Cypress-Medicine Hat is a provincial electoral district in the southeast corner of Alberta.

Under the Alberta electoral boundary re-distribution of 2004, the constituency covers the portion of Medicine Hat south of the South Saskatchewan River, the Trans-Canada Highway and Carry Drive. The rest of the city is part of the Medicine Hat constituency, which Cypress-Medicine Hat surrounds. The constituency borders Saskatchewan to the east and Montana to the south. Clockwise from the Montana border, the district also borders Cardston-Taber-Warner, Little Bow, Strathmore-Brooks and Drumheller-Stettler. Other major towns include Bow Island and Redcliff. The constituency represents Cypress County and the County of Forty Mile No. 8.

The MLA for this district is the United Conservative Party's Drew Barnes. He was first elected in 2012 as a Wildrose Party candidate in the 28th Alberta general election.

History
The electoral district was created in the 1993 boundary redistribution from the old electoral district of Cypress-Redcliff.

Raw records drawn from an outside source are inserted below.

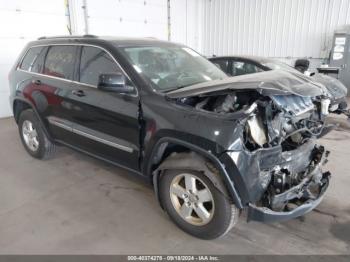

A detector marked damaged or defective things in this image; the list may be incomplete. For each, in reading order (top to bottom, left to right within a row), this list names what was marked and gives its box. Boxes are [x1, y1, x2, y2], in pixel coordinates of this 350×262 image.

crumpled hood [165, 69, 326, 98]
crumpled hood [312, 72, 348, 100]
damaged front end [167, 70, 334, 222]
broken bumper cover [247, 174, 330, 223]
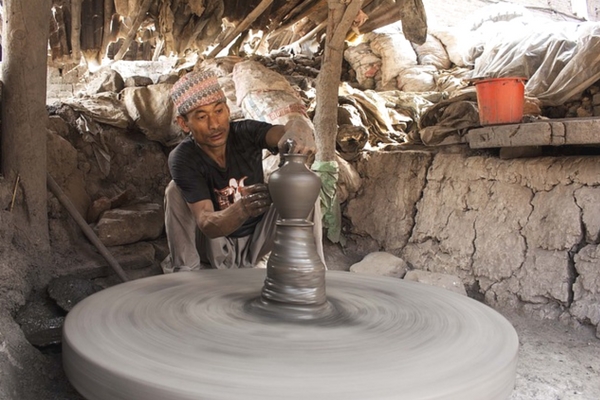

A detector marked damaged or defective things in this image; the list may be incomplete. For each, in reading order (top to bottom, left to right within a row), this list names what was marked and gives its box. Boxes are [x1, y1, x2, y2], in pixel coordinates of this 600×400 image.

The 2010 boundary redistribution saw only minor changes made in the middle of the riding to align with changes to the Medicine Hat city limits.

Boundary history

Representation history

The electoral district was created in the boundary redistribution of 1993 from the old Cypress-Redcliff riding. The biggest change was the inclusion of parts of Medicine Hat that resulted in the name change.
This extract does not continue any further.